Return of the Return

For most Canadians, the time for tax returns is the same every year: April 30th. Individuals fill out the appropriate forms in order to report the salient details of the prior fiscal year (so on April 30th, 2019, the taxes being filed will relate to January 1st, 2018 to December 31st, 2018). The tax return is concerned with taxable income and tax credits (and details concerning the two). At the end, you’ll end up with a certain amount owing to the federal government, or an amount to be refunded.
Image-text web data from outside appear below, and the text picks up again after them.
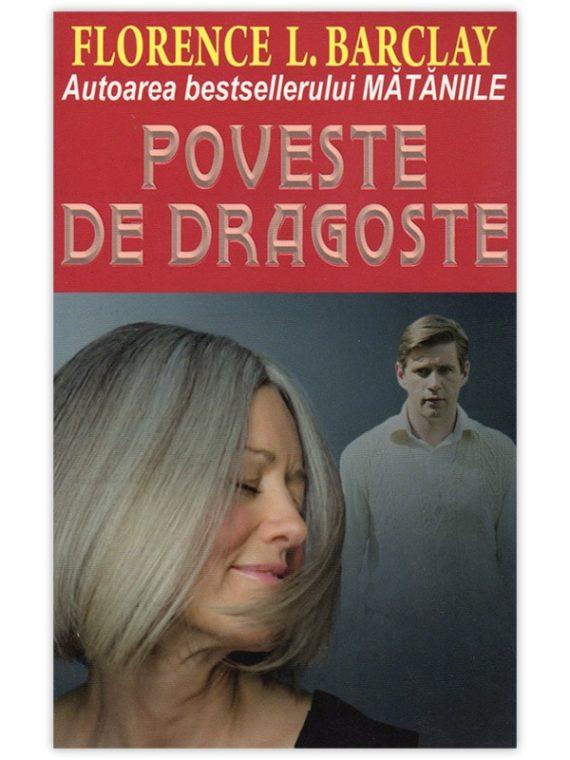<span style='color:#ff0000;'>Florence L. Barclay:</span> <br> POVESTE DE DRAGOSTE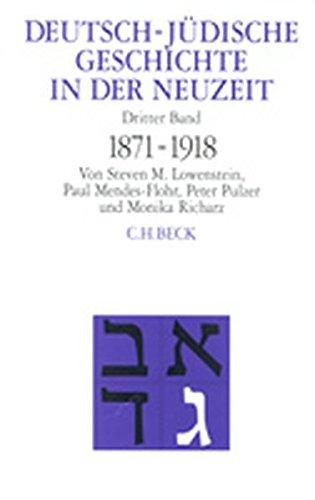 Deutsch-jüdische Geschichte in der Neuzeit, 4 Bde, Bd.3, Umstrittene Integration 1871-1918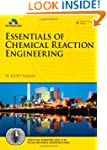 Essentials of Chemical Reaction Engin...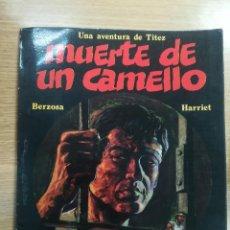 Cómics: MUERTE DE UN CAMELLO (UNA AVENTURA DE TITEZ) (TTARTTALO SA). Lote 134308054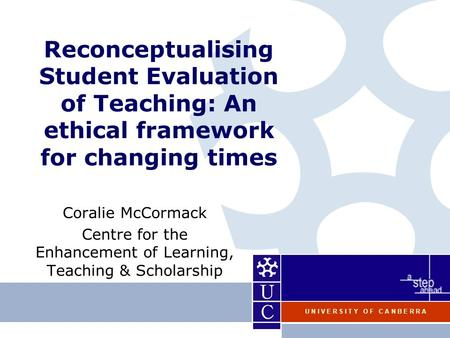 U N I V E R S I T Y O F C A N B E R R A Reconceptualising Student Evaluation of Teaching: An ethical framework for changing times Coralie McCormack Centre.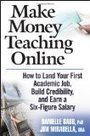 Make Money Teaching Online: How to Land Your First Academic Job, Build Credibility, and Earn a Six-Figure Salary — How to Earn Extra Money | E-Learning and Online Teaching | Scoop.it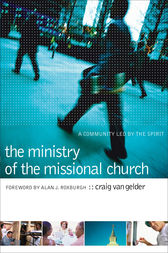 The Ministry of the Missional Church by Craig Van Gelder
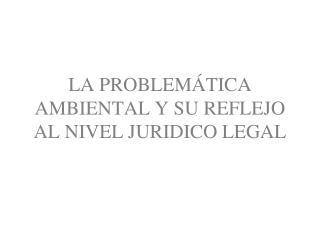 LA PROBLEMÁTICA  AMBIENTAL Y SU REFLEJO AL NIVEL JURIDICO LEGAL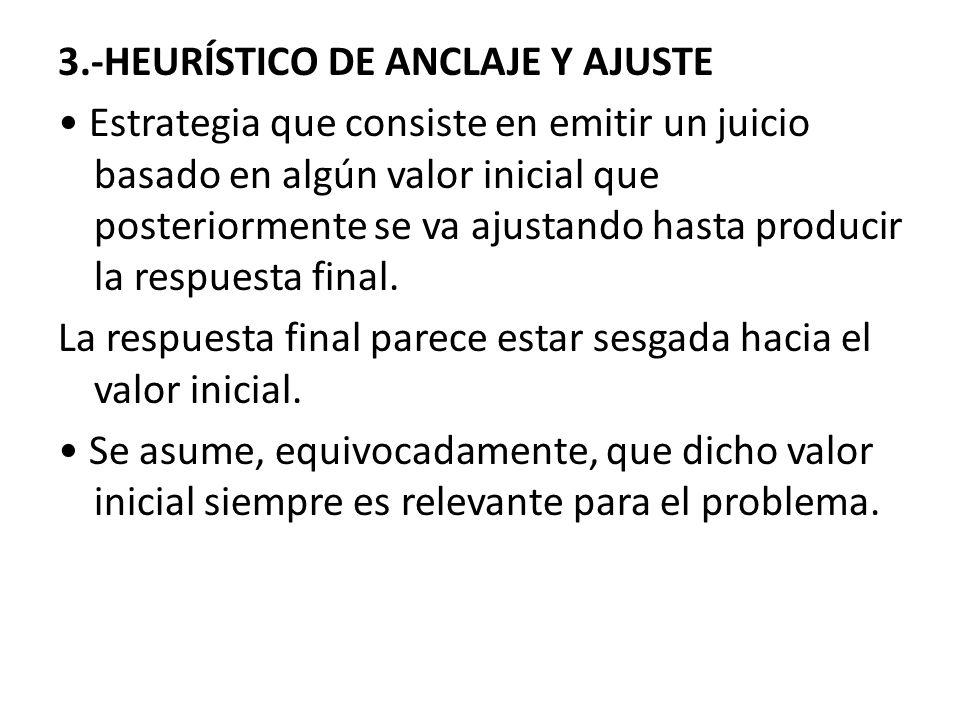 3.-HEURÍSTICO DE ANCLAJE Y AJUSTE • Estrategia que consiste en emitir un juicio basado en algún valor inicial que posteriormente se va ajustando hasta producir la respuesta final.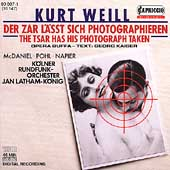 Weill: The Tsar Has His Photograph Taken / Latham-K&ouml;nig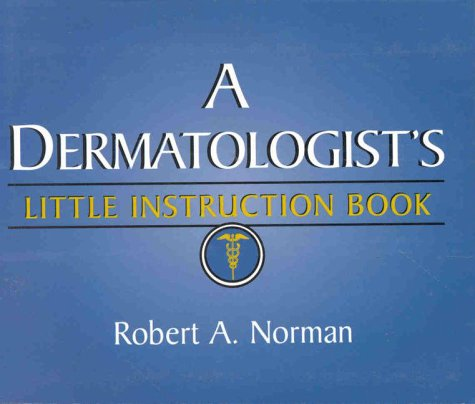 Dermatologist's Little Instruction Book   1999 9781576261262 Front Cover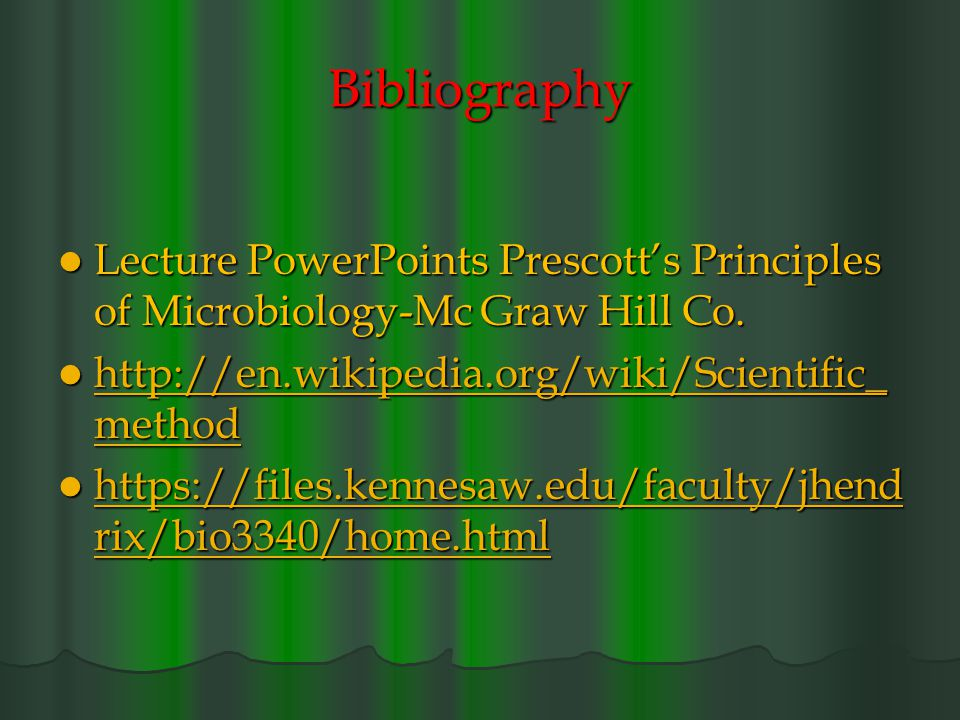 Bibliography Lecture PowerPoints Prescott's Principles of Microbiology-Mc Graw Hill Co. http://en.wikipedia.org/wiki/Scientific_method.
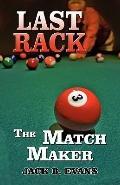 Last Rack: The Match Maker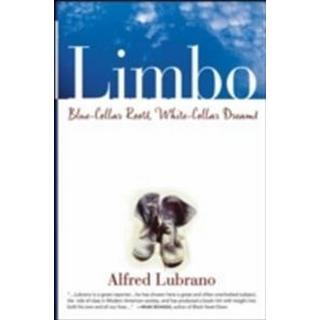 Limbo: Blue-Collar Roots, White-Collar Dreams (Paperback, 2005)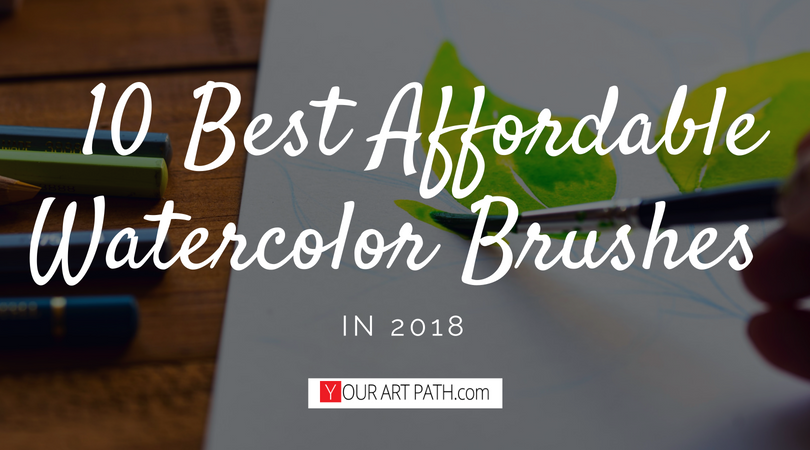 10 Best Affordable Watercolor Brushes in 2018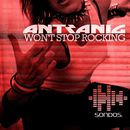 Won't Stop Rocking/Antranig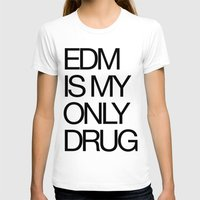 edm T-shirts featuring EDM is My Only Drug by DropBass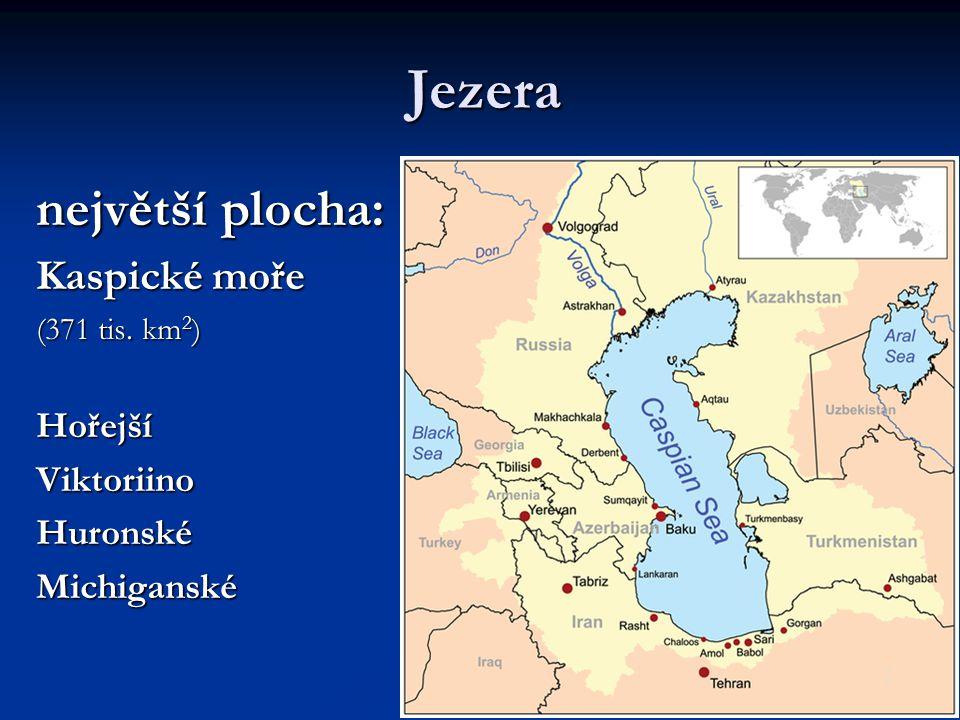 Jezera největší plocha: Kaspické moře Hořejší Viktoriino Huronské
Taxable income often refers to pay from a job, and this is a fundamental part of the tax return for many Canadians (T4 slips flutter through the nation like migratory birds). Today, we’ll be discussing taxable income, but we’re not concerned with T4s: today, we’ll be looking at capital gains. Capital gains tax relates to money you made through an investment (‘capital’ that has ‘gained’ value): whether it be bonds, RRSPs, or one’s home (and the sale thereof).
 
So, in as few words as possible, are you required to pay capital gains tax on real estate? Yes and no. No, this isn’t doublethink – it’s just that, as with many things pertaining to taxation, there are special conditions and exceptions.
 
Before we go further, we hope that by unraveling this subject, taxes might feel a little less overwhelming. The tax return can seem complex from afar, but once we break it down, it becomes much more manageable. That said, if you’d like to bolster your tax understandings, and ensure everything is filed correctly, it’s wise to consult with an accountant.
 

 

Primary Residence

There is one specific case in which you will not have to pay any capital gains tax on the sale of real estate: if it is your primary residence. What does this mean, and how does a home qualify? Essentially, a property will qualify if it serves exclusively as your principal residence for every year that you own it (from the date of purchase up to when you’re selling it/buying a new home).
 
Prior to 2016, these sorts of sales did not even need to be reported to claim the principal residence exemption. Now, you will need to have designated the property as your principal residence (find the “T2091IND Designation of a Property as a Principal Residence by an Individual [Other Than a Personal Trust]” here) and report the sale and designate the property on Schedule 3, Capital Gains (or Losses).
 
To summarize: you will likely be exempt from capital gains tax on the sale of a property that served as your primary residence (and was declared as such). You are allowed one year of non-primary status – for example, if you bought a home in 2010 and lived in it as your primary residence from 2010-2015 with a single year gap in the middle, you should be exempt if the sale takes place in 2015. Properly declaring everything with the Canada Revenue Agency is important to ensure you are taxed properly (again, it can be highly worthwhile to have an accountant look into things, and/or to familiarize yourself with the pertinent documents [like this]).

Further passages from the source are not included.